Heureux comme un juif en Allemagne ?

L’Impossible retour. Une histoire des Juifs en Allemagne depuis 1945. Olivier Guez, Flammarion, 2007, 336 p., 22 €

Terre maudite, telle est l’Allemagne pour les Juifs au lendemain de la Seconde Guerre mondiale. Comment vivre dans un pays qui a commis le plus effroyable des crimes ? La question ne cessera de tarauder les Juifs qui en dépit de tout y resteront ou s’y installeront.

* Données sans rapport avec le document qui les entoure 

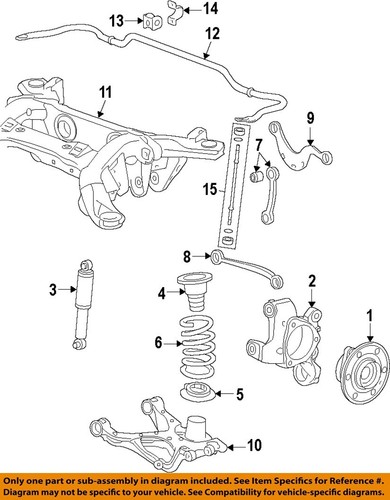 13
14
12
11
9
7
15
8
3
4
2
1
6
5
10

Only one part or sub-assembly in diagram included. See Item Specifics for Reference #. Diagram may not be specific to your vehicle. See Compatibility for vehicle-specific diagrams.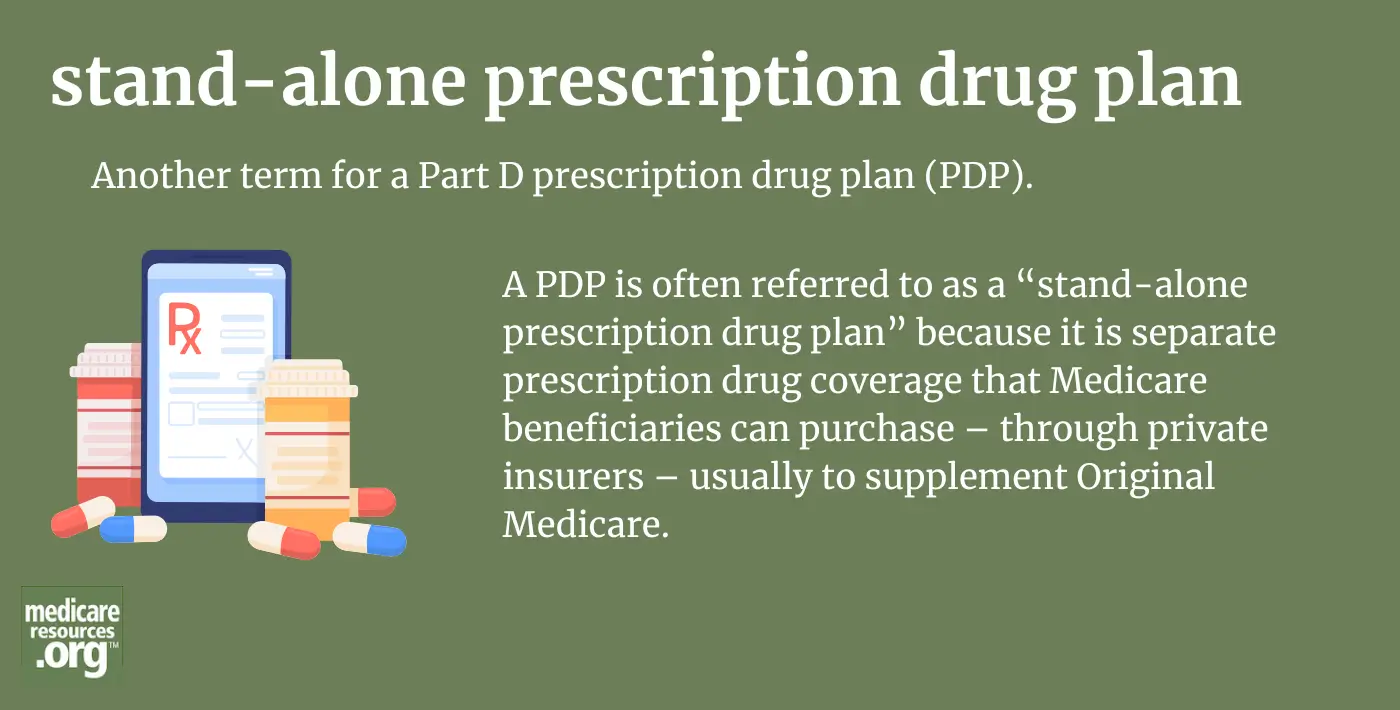 stand-alone prescription drug plan

Another term for a Part D prescription drug plan (PDP).

Rx

A PDP is often referred to as a “stand-alone prescription drug plan” because it is separate prescription drug coverage that Medicare beneficiaries can purchase – through private insurers – usually to supplement Original Medicare.

medicare resources .org™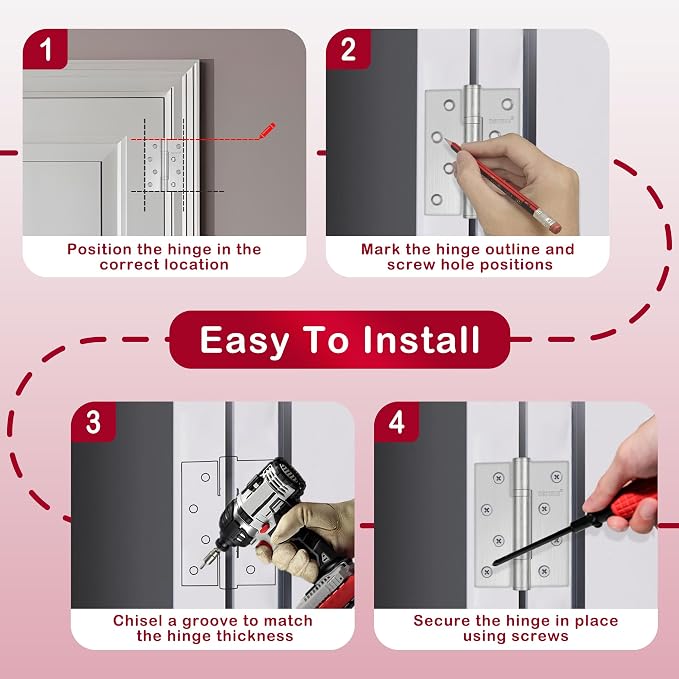 1

Position the hinge in the correct location

2

Mark the hinge outline and screw hole positions

Easy To Install

3

Chisel a groove to match the hinge thickness

4

Secure the hinge in place using screws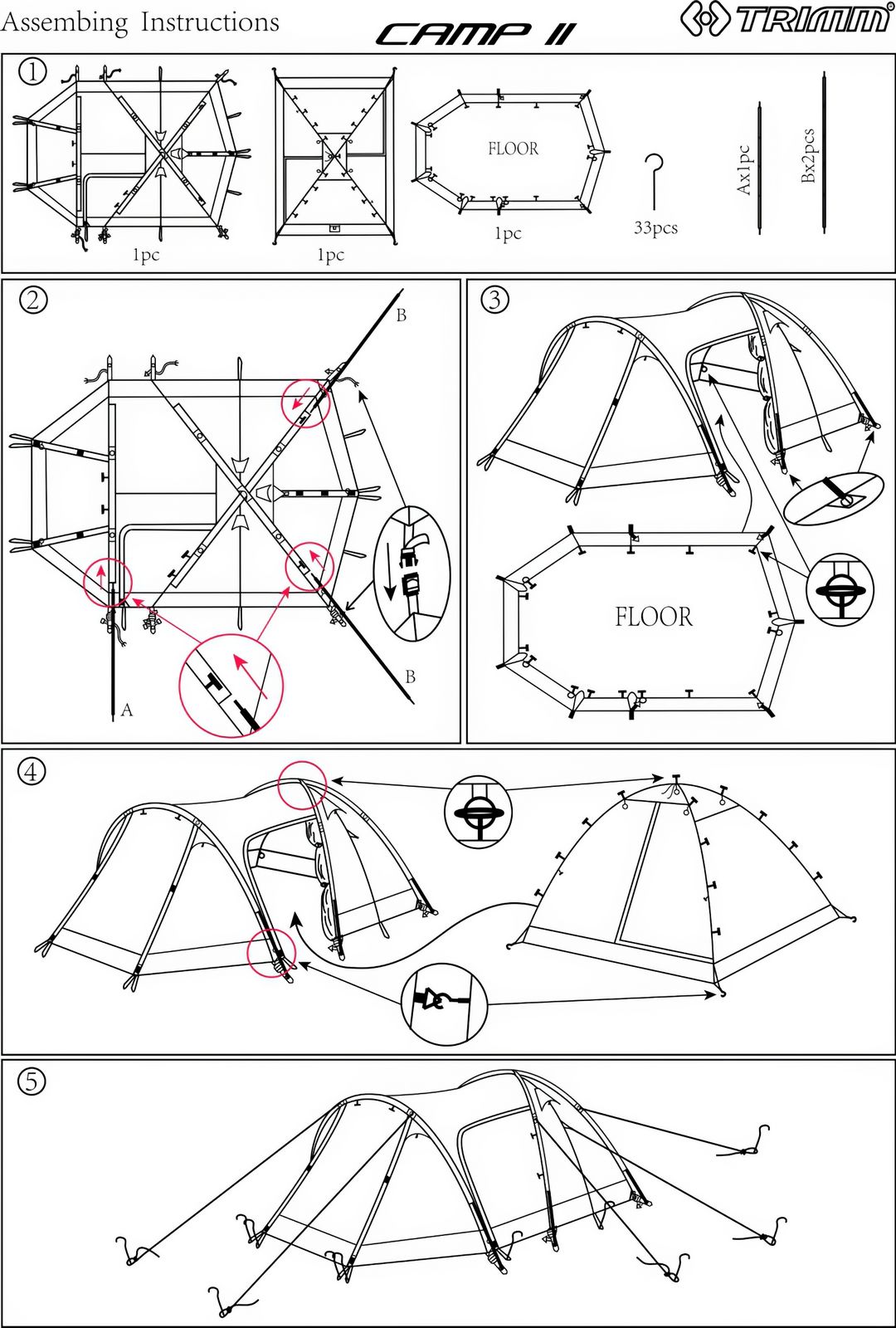 Assembing Instructions

CAMP II

TRIMM®

①

1pc

1pc

FLOOR

1pc

33pcs

Ax1pc

Bx2pcs

②

B

B

A

③

FLOOR

④

⑤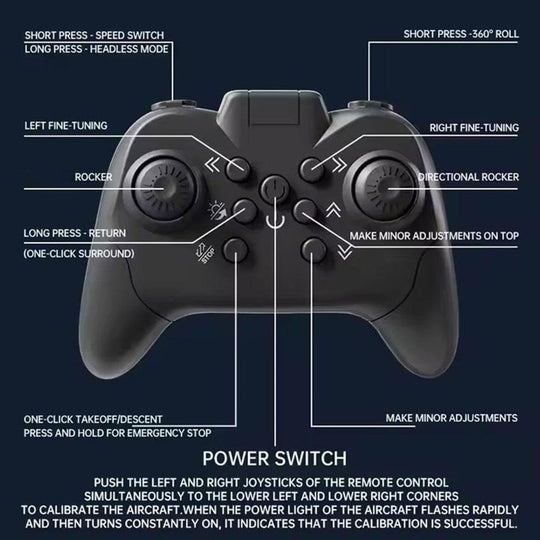 SHORT PRESS - SPEED SWITCH
LONG PRESS - HEADLESS MODE

SHORT PRESS -360° ROLL

LEFT FINE-TUNING

RIGHT FINE-TUNING

ROCKER

DIRECTIONAL ROCKER

LONG PRESS - RETURN
(ONE-CLICK SURROUND)

MAKE MINOR ADJUSTMENTS ON TOP

STOP

ONE-CLICK TAKEOFF/DESCENT
PRESS AND HOLD FOR EMERGENCY STOP

MAKE MINOR ADJUSTMENTS

POWER SWITCH

PUSH THE LEFT AND RIGHT JOYSTICKS OF THE REMOTE CONTROL SIMULTANEOUSLY TO THE LOWER LEFT AND LOWER RIGHT CORNERS TO CALIBRATE THE AIRCRAFT.WHEN THE POWER LIGHT OF THE AIRCRAFT FLASHES RAPIDLY AND THEN TURNS CONSTANTLY ON, IT INDICATES THAT THE CALIBRATION IS SUCCESSFUL.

On l’ignore souvent, les Juifs de l’Est qui réchappent de la Solution finale s’installent en masse en Allemagne entre 1945 et 1948, fuyant l’antisémitisme de leur pays, attendant de pouvoir émigrer. Fin 1946, ils sont ainsi près de 150 000 dans les camps de personnes déplacées (DP’s) de la zone américaine. Dans ces « derniers shtetl de l’histoire », ils vivent là en autarcie, dans la haine de l’Allemagne, n’attendant qu’une chose : fuir, surtout en Israël ou aux États-Unis. En 1952, les camps ont fermé, une minorité est restée, rejointe par des « rémigrés ». Mais il n’est guère simple d’être juif en Allemagne, en butte à la fois à l’incompréhension de ses coreligionnaires à l’étranger, et à la gêne voire au déni d’une population allemande face à un passé embarrassant. « On ne doit pas parler de corde dans la maison du bourreau ; on est vite soupçonné, sinon, de ressentiment », notait avec amertume le philosophe Theodor Adorno de retour après son exil américain. Le judaïsme en Allemagne est-il alors condamné à n’être qu’une survivance moribonde ? Ironie de l’histoire : un demi-siècle plus tard, la terre des bourreaux est devenue le premier foyer européen d’immigration juive. Lothar de Maizière, le dernier Premier ministre de la République démocratique d’Allemagne (RDA), prend une décision historique pour racheter l’Allemagne de ses crimes : accueillir dès 1990 les Juifs d’ex-Union soviétique qui le souhaitent. Malgré des hésitations, l’Allemagne réunifiée ne reviendra pas sur cette généreuse politique. Ils seront 220 000 à saisir l’occasion.